"Sidonie au Japon" : Isabelle Huppert drolatique et émouvante dans une balade salutaire au pays des fantômes

Ses temples, ses jardins, sa gastronomie, ses coutumes et ses fantômes... Sidonie, une romancière française incarnée par la savoureuse Isabelle Huppert, découvre les subtilités du pays du Soleil-Levant dans les pas de son éditeur japonais.
Article rédigé par Laurence Houot
France Télévisions - Rédaction Culture
Publié
Temps de lecture : 4 min
Isabelle Huppert sur l'affiche de "Sidonie au Japon" d'Élise Girard, sortie le 4 avril 2024. (ART HOUSE)

Pour son troisième long-métrage, la réalisatrice Élise Girard s'offre une Isabelle Huppert au sommet dans un rôle mi-tragique mi-comique dans une histoire de deuil, de fantômes et d'un amour qui se noue à l'autre bout de la planète. Sidonie au Japon sort dans en salles le 4 avril 2024.

Sidonie Perceval (Isabelle Huppert), écrivaine à succès en panne d'inspiration depuis la mort accidentelle de son mari, se rend au Japon à l'invitation de son éditeur japonais, à l'occasion de la réédition de son premier roman, un best-seller. Ce voyage, qu'elle hésite à faire jusqu'à la dernière minute, se révélera profitable.

Sidonie découvre le Japon avec Kenzo Mizoguchi (Tsuyoshi Ihara), son éditeur, qui lui explique doctement dans un français parfait, récité d'une voix de robot, les subtilités de son pays. On ne se courbe pas devant certaines personnes, on ne regarde pas un homme qu'on ne connaît pas dans les yeux, on ne parle pas de ses sentiments, et "on ne parle pas de faire l'amour, on le fait". Sidonie, trottinant derrière son guide, se plie à ces conventions et prend plaisir à découvrir la beauté des temples, des estampes, des jardins, de l'architecture traditionnelle…

Au pays des fantômes

Sidonie Perceval a un passé marqué par des tragédies à répétition. "L'écriture est ce qui reste quand on se retrouve sans rien", déclare la romancière aux journalistes japonais qui l'interrogent sur son œuvre.  Hantée par la mort de ses proches, l'écriture lui a servi non pas à "guérir", mais "à survivre", leur explique-t-elle.
○ ○ ○ ○ ○
# [Consigne]
Reprenez la critique du film « Sidonie au Japon » après sa dernière phrase et poursuivez-en la rédaction.

# [Données fournies]
○ ○ ○ ○ ○
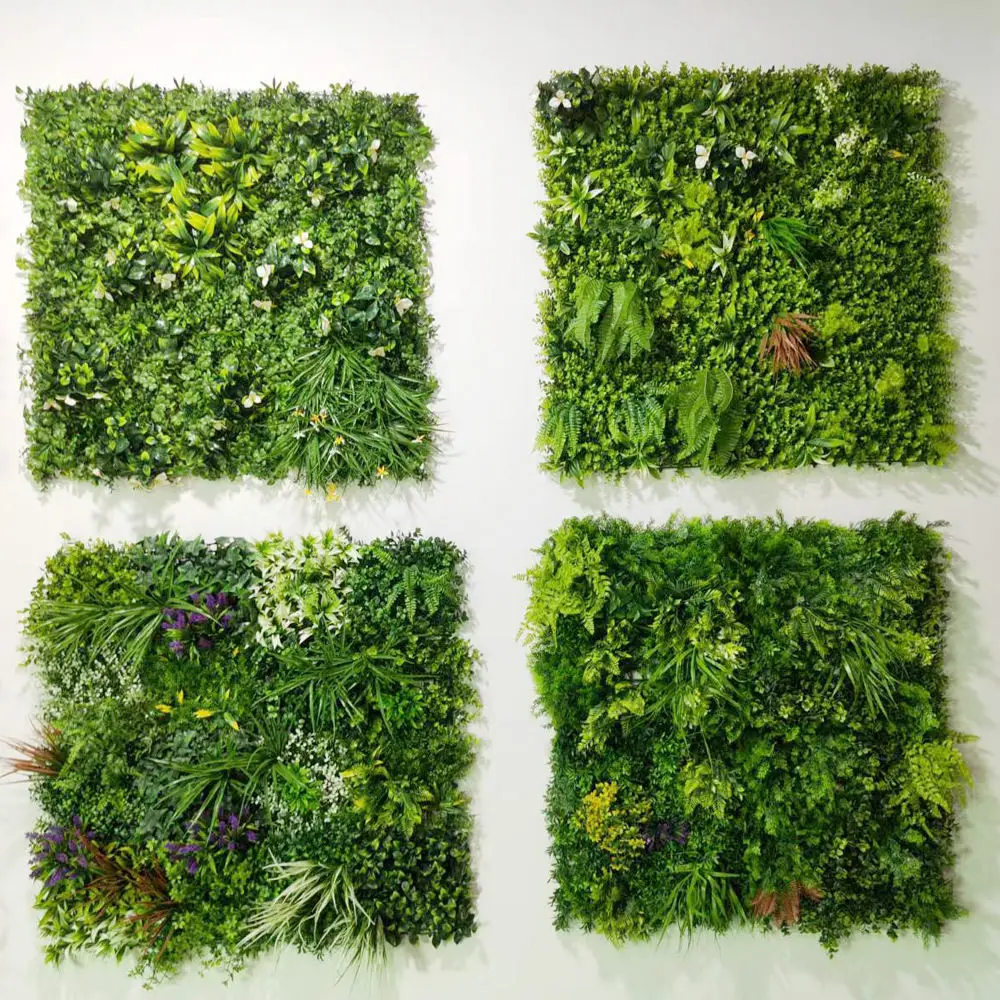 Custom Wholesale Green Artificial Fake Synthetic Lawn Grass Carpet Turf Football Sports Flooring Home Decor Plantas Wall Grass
○ ○ ○ ○ ○
# [Réponse rédigée]
Le pays des fantômes lui offre l'occasion de revoir son mari Antoine (August Diehl), qui s'invite de manière intempestive dans son voyage. Le fantôme (éclairé comme au théâtre, en incrustation dans l'image), inquiète d'abord Sidonie. Mais les deux époux finissent par se dire ce qu'ils n'ont pas pu se dire à cause de la mort brutale d'Antoine. Ainsi Sidonie parvient enfin à libérer son mari de l'entre-deux dans lequel son chagrin l'a enfermé, et de se libérer de ses propres fantômes.

On assiste à un double mouvement de Sidonie se détachant de son défunt mari en même temps qu'elle se rapproche de Kenzo (avec la complicité du fantôme). Un mouvement que la mise en scène accompagne de manière quasi chorégraphique, avec la musique de Bach, au piano surtout, omniprésente, comme un personnage de plus.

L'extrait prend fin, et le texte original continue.